China remains in the process of catching up with the longstanding influence of Timor-Leste’s traditional partners — such as Australia, Japan, ASEAN, the European Union, and institutions like the Asian Development Bank (ADB) and International Financial Institutions (IFIs)...
For example, on the South China Sea issue, while Cambodia has often aligned exclusively with China at the expense of obstructing ASEAN consensus, Timor-Leste has instead supported international law and peaceful dispute resolution. After the 2016 Philippines case against China at The Hague, it called for a respect of “rules-based order and expressed concern over unilateral actions in the region”.
In addition, despite its positive attitude towards China-led initiatives such as the Belt and Road Initiative and Asian Infrastructure Investment Bank, the country has equally respected and joined other regional and international initiatives and organisations such as ASEAN, the WTO and the Community of Portuguese Language Countries.
In this context, the recent elevation of bilateral relations with Beijing reflects Timor-Leste’s practical developmental and economic needs.
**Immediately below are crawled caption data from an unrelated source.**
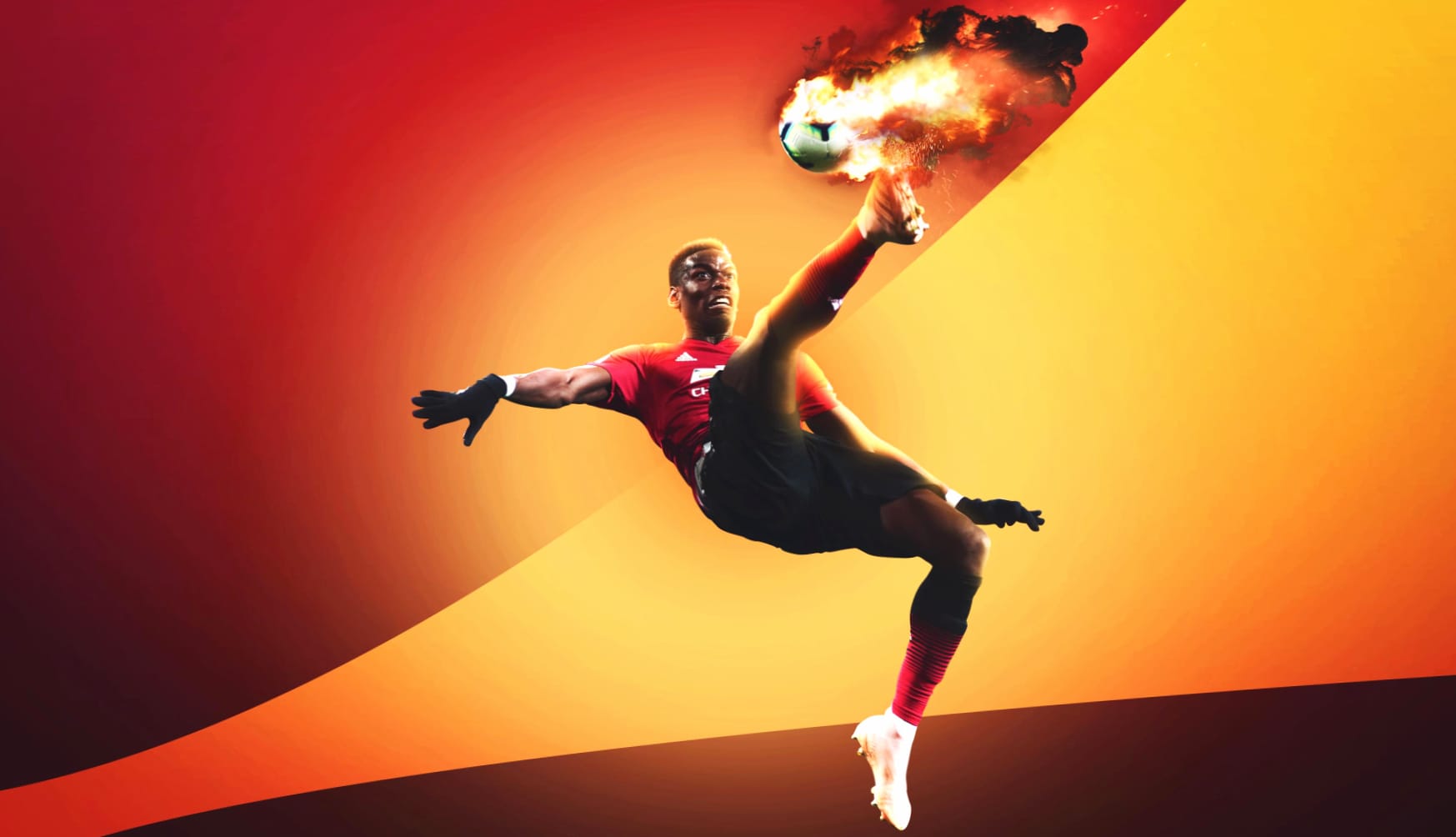 Paul Pogba at 320 x 480 iPhone size wallpapers HD quality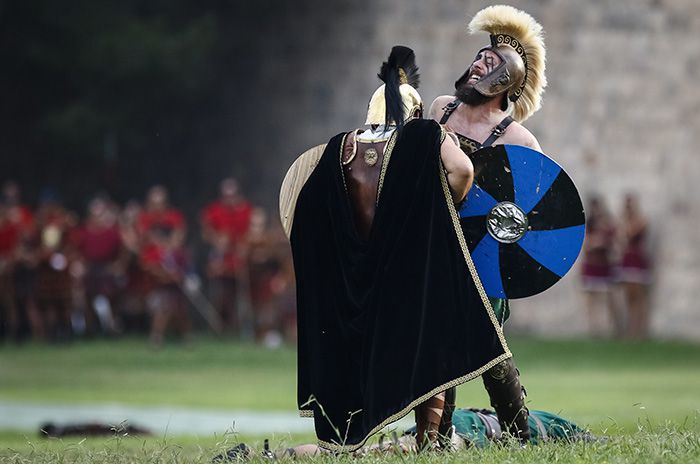 Carthagineses vs Romanos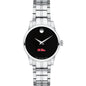 Ole Miss Women's Movado Stainless Steel Watch with Black Dial Shot #2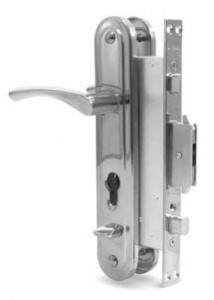 Апекс Т-0523-Н-С-CR-R прав без ц/м с/руч хром ЗД Замок врезной тяж (10)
As one of the least developed countries in the region, Timor-Leste views China’s vast market and economic power as an opportunity, just as how it views the ASEAN market. Even so, China remains in the process of catching up with the longstanding influence of Timor-Leste’s traditional partners — such as Australia, Japan, ASEAN, the European Union, and institutions like the Asian Development Bank (ADB) and International Financial Institutions (IFIs) — which continue to play a crucial role in the country’s development.
Last but not least, ASEAN has institutional tools to manage differences and steer collective direction. The rotating chairmanship, for example, grants each member the opportunity to shape agendas, but also builds mutual tolerance through shared procedural ownership. As scholarship notes, the chair’s role is crucial in reconciling divergent preferences and advancing regional consensus, even in difficult cases.
The greater threat to ASEAN unity may lie less in new entrants than in entrenched divisions among older members over how to respond to shifting regional power dynamics.
Ultimately, Timor-Leste’s entry presents a test not just of its own readiness but of ASEAN’s capacity to adapt and remain inclusive without sacrificing functionality. While challenges to consensus-building will persist, the precedent of past enlargements suggests that the bloc has mechanisms — both formal and informal — to absorb and integrate smaller, less developed members without fundamentally undermining its cohesion.
In sum, while the addition of Timor-Leste may initially slow decision-making on contentious issues, its overall effect on ASEAN’s strategic posture and internal solidarity will likely be manageable. The greater threat to ASEAN unity may lie less in new entrants than in entrenched divisions among older members over how to respond to shifting regional power dynamics. In this light, ASEAN’s challenge remains one of political will, not institutional design alone.